- **Record extracts**:
====================

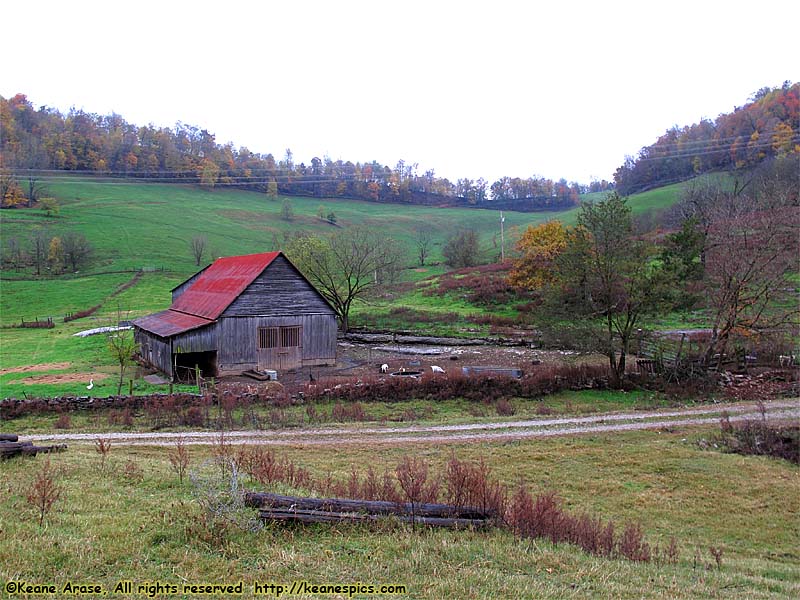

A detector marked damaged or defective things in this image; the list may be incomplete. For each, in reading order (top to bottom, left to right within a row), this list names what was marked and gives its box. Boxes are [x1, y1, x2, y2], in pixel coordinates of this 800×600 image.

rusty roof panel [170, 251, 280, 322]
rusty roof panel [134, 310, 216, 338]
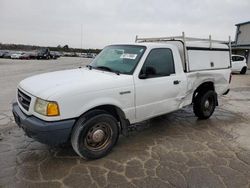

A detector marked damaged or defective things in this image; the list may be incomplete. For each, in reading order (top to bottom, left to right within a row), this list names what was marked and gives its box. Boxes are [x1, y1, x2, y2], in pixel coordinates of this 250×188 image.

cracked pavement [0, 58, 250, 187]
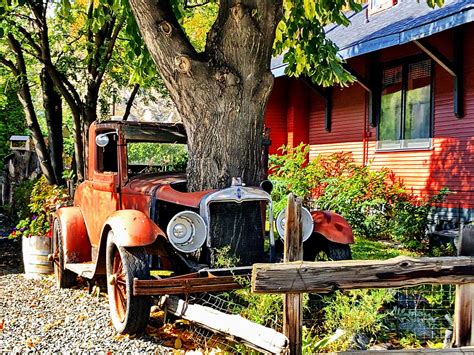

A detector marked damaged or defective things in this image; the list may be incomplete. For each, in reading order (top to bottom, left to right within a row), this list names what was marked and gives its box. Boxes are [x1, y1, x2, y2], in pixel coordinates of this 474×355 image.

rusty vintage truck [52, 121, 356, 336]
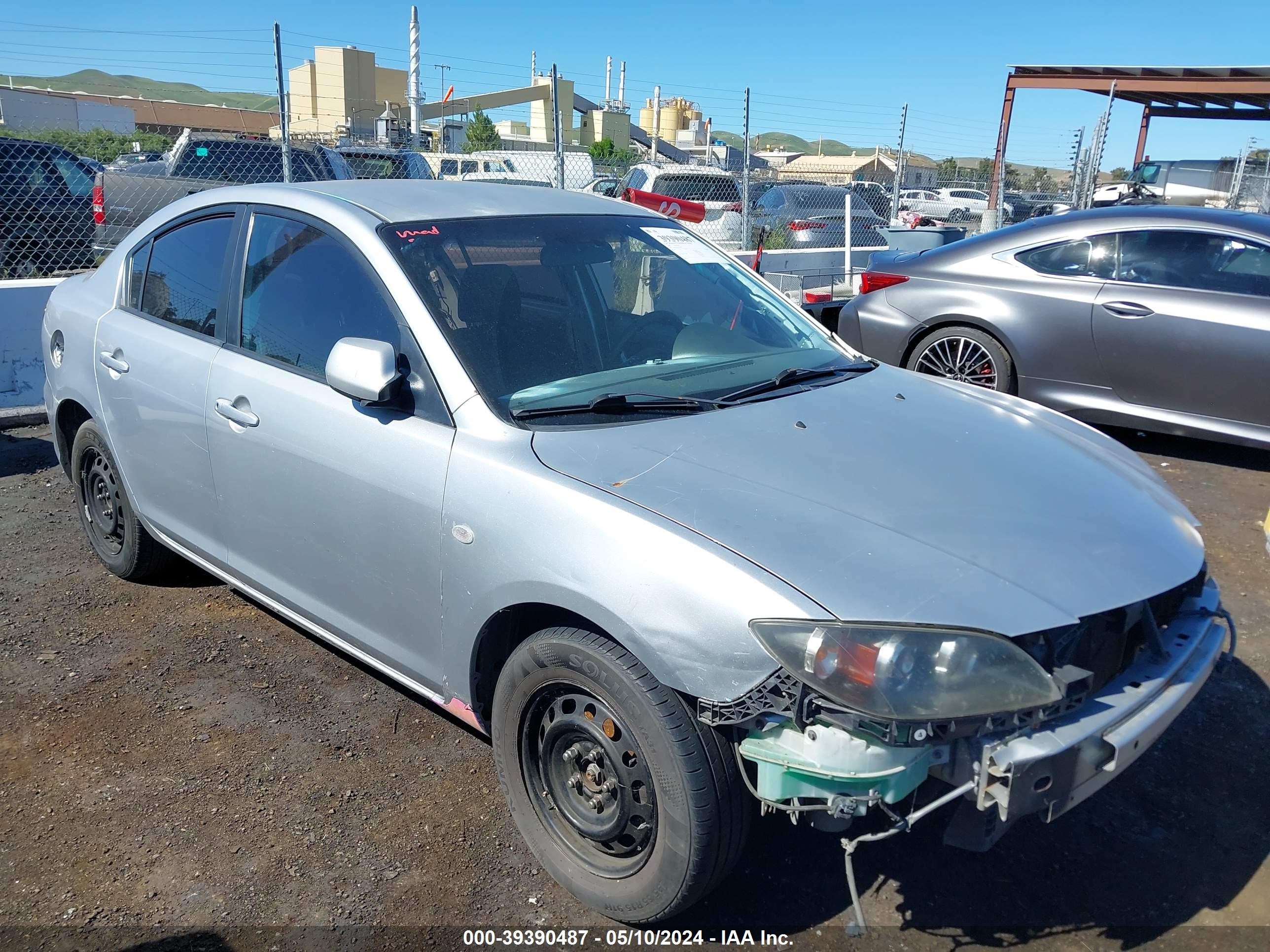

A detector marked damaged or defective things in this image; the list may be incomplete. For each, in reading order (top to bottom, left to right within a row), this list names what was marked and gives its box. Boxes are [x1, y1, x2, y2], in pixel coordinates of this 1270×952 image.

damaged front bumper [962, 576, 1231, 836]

====================

The reply must hold each line of the records verbatim and no pictures.

A detector marked damaged or defective things in this image; the list may be incomplete. For each, in reading order (top to bottom, left to right within a row), this list names what was marked and gives its box. Boxes are [x1, y1, x2, y2], in pixel coordinates of this 800×600 image.

rusty roof panel [170, 251, 280, 322]
rusty roof panel [134, 310, 216, 338]

A detector marked damaged or defective things in this image; the list may be incomplete. For each, in reading order (top to bottom, left to right within a row), this list names what was marked and gives its box. Boxes are [x1, y1, x2, y2], in pixel coordinates of this 250×188 image.

cracked pavement [0, 58, 250, 187]

A detector marked damaged or defective things in this image; the list may be incomplete. For each, in reading order (top to bottom, left to right within a row), this list names what was marked and gives its box. Boxes are [x1, y1, x2, y2], in pixel coordinates of this 474×355 image.

rusty vintage truck [52, 121, 356, 336]

A detector marked damaged or defective things in this image; the list may be incomplete. For each, in reading order (top to bottom, left to right within a row), this list names what was marked and gives its box. Boxes are [x1, y1, x2, y2], in pixel coordinates of this 1270×952 image.

damaged front bumper [962, 576, 1231, 836]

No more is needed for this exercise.